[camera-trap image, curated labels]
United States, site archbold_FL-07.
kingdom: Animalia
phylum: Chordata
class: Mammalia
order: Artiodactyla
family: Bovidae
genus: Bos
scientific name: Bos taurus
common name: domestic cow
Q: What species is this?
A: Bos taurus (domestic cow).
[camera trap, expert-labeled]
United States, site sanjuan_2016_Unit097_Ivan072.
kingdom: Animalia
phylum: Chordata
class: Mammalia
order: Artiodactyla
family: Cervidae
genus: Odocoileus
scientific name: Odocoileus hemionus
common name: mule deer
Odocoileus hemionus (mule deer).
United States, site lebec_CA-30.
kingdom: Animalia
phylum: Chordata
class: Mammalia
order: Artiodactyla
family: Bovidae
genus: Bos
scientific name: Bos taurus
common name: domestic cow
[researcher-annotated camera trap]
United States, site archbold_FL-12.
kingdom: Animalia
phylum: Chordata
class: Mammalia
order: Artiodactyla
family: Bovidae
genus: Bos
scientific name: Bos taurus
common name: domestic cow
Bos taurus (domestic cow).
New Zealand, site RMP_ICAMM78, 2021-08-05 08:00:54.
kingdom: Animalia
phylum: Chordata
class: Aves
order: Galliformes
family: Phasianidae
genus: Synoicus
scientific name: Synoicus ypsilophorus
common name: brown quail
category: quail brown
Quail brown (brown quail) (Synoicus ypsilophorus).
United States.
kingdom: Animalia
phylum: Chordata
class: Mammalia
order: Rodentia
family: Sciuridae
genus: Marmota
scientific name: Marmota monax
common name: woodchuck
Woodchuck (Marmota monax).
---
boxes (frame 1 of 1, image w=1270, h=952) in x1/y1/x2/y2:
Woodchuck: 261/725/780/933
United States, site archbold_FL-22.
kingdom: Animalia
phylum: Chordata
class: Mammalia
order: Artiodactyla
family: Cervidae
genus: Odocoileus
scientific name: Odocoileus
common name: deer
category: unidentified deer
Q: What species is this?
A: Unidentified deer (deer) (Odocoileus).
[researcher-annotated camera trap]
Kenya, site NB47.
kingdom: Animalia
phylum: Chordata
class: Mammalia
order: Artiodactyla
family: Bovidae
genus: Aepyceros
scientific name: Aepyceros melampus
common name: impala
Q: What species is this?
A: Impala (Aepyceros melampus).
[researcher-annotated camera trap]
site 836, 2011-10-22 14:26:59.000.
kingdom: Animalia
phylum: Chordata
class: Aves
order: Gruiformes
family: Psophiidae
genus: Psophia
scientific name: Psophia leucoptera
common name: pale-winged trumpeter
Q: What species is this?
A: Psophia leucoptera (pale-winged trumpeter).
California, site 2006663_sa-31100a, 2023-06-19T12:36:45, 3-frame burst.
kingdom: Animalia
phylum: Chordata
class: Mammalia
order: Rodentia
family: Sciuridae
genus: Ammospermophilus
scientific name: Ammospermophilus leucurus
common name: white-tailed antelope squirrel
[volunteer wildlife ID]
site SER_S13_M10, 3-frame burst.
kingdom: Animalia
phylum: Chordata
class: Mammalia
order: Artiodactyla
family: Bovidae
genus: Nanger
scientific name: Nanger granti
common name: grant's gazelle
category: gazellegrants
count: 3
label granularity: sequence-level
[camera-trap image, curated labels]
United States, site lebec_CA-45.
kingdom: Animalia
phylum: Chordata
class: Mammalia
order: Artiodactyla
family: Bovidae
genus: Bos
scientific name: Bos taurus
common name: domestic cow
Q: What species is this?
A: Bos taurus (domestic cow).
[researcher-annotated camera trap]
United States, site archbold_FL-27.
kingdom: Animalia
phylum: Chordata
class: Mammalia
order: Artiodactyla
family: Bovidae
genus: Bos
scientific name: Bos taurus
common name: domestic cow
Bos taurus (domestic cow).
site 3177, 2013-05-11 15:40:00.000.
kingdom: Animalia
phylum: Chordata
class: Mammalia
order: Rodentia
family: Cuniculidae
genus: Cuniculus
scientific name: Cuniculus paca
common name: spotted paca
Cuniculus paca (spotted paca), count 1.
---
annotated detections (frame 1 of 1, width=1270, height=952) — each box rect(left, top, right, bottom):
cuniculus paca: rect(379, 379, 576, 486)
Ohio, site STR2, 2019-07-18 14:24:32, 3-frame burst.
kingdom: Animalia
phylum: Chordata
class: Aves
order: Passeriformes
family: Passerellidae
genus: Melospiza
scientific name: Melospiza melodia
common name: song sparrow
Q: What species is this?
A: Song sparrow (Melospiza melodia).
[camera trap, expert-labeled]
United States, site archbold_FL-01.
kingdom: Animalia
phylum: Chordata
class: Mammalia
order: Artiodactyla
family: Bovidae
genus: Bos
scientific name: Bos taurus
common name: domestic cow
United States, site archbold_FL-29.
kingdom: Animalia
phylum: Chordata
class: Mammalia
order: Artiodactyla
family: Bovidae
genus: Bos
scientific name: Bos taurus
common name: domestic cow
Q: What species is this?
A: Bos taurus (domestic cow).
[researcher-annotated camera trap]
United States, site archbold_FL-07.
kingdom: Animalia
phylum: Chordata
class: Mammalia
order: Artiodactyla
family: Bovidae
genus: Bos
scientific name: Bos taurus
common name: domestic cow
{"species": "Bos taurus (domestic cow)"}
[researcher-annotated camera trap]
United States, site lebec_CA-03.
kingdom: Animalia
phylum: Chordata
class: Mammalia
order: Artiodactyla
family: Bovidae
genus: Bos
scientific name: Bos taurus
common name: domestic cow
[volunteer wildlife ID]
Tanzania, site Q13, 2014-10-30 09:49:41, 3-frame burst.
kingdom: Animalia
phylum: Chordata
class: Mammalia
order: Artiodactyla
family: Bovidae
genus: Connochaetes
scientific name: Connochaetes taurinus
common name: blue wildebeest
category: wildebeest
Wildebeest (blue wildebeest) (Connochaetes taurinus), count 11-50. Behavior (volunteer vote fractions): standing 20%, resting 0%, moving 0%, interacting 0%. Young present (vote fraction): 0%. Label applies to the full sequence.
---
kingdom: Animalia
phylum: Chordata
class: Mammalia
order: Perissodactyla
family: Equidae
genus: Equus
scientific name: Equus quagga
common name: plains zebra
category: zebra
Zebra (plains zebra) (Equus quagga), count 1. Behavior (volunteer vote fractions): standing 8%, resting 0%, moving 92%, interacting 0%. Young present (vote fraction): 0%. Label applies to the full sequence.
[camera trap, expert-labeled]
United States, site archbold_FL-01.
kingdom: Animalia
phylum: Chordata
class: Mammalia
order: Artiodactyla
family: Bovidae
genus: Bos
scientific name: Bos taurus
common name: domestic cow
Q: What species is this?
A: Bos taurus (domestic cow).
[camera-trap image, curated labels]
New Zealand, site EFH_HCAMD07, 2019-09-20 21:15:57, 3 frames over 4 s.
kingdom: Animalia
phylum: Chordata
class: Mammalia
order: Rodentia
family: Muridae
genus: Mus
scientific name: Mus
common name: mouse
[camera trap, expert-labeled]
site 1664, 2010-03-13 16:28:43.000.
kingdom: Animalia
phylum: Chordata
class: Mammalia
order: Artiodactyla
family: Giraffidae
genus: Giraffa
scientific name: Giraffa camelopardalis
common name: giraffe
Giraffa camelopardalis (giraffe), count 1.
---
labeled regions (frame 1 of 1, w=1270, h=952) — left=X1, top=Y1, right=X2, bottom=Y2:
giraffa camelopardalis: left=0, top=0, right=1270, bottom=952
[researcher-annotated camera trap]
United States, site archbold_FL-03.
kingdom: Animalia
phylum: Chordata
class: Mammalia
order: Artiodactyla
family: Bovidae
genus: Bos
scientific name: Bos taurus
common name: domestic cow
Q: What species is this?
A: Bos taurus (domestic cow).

++++

→ **PROBLEM DESCRIPTION**
Beginning at the line containing "common name: giraffe", repeat each line exactly through the last line of the entries, and include no other lines.

→ **EXPECTED ANSWER**
common name: giraffe
Giraffa camelopardalis (giraffe), count 1.
---
labeled regions (frame 1 of 1, w=1270, h=952) — left=X1, top=Y1, right=X2, bottom=Y2:
giraffa camelopardalis: left=0, top=0, right=1270, bottom=952
[researcher-annotated camera trap]
United States, site archbold_FL-03.
kingdom: Animalia
phylum: Chordata
class: Mammalia
order: Artiodactyla
family: Bovidae
genus: Bos
scientific name: Bos taurus
common name: domestic cow
Q: What species is this?
A: Bos taurus (domestic cow).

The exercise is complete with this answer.